Problem:
Copy the data from the line containing "In this photo, how" through the end of the data, keeping every character unchanged.

****************

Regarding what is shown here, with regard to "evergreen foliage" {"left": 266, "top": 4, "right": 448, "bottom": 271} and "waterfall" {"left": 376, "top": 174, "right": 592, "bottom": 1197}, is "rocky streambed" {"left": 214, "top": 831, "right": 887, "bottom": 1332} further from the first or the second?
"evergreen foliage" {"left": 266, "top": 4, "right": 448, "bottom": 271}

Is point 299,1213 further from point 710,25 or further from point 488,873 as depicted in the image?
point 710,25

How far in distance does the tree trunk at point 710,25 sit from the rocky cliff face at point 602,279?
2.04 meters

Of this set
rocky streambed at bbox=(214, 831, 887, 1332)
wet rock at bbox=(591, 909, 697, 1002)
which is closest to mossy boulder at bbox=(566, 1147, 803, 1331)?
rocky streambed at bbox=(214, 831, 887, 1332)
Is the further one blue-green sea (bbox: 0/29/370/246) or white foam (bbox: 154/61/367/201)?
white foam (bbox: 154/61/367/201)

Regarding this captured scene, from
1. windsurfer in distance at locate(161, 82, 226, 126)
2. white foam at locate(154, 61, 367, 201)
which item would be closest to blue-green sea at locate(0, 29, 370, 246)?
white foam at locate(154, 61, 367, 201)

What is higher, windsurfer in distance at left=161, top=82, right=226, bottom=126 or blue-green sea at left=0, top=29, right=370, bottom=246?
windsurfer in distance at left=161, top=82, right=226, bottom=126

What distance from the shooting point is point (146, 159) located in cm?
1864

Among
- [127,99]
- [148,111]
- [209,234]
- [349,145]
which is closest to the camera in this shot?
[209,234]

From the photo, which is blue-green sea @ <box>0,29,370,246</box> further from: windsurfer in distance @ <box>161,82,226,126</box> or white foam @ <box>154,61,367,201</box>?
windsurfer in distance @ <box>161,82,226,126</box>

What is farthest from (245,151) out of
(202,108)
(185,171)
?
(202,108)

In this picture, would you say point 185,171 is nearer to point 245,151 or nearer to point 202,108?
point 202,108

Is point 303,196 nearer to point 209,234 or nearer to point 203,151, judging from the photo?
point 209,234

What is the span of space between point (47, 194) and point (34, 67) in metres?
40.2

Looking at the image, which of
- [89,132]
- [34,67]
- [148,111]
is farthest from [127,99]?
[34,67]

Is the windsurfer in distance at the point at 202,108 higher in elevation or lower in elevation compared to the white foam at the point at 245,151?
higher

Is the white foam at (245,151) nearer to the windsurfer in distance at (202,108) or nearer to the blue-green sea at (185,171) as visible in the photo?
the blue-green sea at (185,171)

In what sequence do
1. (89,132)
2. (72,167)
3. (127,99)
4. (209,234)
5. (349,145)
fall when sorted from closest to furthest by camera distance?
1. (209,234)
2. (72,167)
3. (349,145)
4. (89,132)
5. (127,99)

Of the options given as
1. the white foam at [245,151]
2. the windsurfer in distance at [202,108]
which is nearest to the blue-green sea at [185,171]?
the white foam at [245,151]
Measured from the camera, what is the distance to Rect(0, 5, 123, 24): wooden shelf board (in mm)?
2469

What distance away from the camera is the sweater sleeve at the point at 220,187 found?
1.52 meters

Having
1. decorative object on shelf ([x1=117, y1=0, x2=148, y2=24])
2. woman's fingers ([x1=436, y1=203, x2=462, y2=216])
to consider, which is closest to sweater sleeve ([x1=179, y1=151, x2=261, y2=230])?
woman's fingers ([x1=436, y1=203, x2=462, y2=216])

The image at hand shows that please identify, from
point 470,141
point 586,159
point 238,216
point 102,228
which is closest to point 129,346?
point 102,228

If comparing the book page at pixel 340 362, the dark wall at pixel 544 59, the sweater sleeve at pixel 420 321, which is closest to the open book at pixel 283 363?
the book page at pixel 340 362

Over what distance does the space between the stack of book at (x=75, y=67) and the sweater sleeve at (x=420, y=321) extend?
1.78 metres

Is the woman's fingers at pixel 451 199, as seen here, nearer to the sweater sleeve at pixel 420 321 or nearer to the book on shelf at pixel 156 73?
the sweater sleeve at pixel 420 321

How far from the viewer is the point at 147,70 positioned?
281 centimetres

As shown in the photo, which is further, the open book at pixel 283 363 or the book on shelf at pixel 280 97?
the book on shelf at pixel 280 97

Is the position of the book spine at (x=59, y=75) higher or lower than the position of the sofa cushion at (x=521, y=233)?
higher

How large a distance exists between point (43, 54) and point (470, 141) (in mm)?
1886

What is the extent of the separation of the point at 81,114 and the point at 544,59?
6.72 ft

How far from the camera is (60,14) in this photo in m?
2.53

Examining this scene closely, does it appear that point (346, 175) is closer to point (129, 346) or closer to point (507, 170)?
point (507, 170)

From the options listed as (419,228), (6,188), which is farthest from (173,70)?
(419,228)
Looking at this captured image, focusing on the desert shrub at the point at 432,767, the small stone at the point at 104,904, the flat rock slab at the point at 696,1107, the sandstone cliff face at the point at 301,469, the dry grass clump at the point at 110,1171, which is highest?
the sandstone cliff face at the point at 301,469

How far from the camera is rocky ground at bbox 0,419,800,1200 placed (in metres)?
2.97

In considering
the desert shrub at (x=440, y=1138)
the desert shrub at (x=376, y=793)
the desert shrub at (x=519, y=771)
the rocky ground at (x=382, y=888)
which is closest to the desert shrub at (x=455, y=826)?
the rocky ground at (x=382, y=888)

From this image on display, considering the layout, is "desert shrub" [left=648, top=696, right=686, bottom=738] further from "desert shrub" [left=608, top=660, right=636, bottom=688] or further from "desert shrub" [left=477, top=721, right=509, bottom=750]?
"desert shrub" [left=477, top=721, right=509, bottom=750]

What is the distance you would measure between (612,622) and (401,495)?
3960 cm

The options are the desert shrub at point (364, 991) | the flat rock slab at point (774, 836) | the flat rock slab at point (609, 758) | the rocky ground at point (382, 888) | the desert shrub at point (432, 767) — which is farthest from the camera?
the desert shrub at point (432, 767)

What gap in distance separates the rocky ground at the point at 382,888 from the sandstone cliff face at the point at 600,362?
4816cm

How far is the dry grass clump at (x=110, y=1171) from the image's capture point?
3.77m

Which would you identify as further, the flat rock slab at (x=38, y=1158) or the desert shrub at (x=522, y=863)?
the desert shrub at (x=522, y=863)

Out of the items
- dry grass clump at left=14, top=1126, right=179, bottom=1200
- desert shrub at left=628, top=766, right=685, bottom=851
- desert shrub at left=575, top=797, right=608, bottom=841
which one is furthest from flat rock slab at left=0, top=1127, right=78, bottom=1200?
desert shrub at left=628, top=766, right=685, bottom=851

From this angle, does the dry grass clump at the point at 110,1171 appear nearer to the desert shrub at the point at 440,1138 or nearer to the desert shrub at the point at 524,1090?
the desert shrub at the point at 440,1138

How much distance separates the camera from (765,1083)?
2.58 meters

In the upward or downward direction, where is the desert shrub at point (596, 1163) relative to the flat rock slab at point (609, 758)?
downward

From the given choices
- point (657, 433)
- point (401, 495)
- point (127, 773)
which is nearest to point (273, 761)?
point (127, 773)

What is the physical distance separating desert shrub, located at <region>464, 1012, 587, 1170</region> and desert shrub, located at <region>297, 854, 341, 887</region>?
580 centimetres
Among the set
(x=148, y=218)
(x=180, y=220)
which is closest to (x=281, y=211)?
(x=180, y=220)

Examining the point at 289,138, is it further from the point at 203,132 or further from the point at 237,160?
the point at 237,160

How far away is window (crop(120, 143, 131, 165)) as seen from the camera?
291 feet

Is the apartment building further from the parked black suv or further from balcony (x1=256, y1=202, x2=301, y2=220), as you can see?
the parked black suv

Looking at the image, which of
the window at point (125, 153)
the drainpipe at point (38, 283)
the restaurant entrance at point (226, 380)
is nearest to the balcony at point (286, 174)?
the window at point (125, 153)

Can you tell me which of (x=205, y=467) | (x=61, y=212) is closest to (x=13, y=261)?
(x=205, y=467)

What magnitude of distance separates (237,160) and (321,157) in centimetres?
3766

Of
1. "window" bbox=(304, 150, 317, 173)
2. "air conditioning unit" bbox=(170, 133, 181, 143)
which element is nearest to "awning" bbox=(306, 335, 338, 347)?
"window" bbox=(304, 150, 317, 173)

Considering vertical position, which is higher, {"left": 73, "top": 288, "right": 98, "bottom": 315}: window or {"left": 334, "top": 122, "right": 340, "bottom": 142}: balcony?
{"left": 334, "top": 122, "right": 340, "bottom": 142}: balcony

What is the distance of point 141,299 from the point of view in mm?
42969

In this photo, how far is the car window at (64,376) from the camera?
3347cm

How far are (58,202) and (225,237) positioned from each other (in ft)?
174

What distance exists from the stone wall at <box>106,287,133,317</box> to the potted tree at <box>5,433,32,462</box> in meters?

****************

Result of the task:
In this photo, how far is the car window at (64,376) from the camera?
3347cm

How far are (58,202) and (225,237) positioned from each other (in ft)?
174

What distance exists from the stone wall at <box>106,287,133,317</box> to the potted tree at <box>5,433,32,462</box> in meters?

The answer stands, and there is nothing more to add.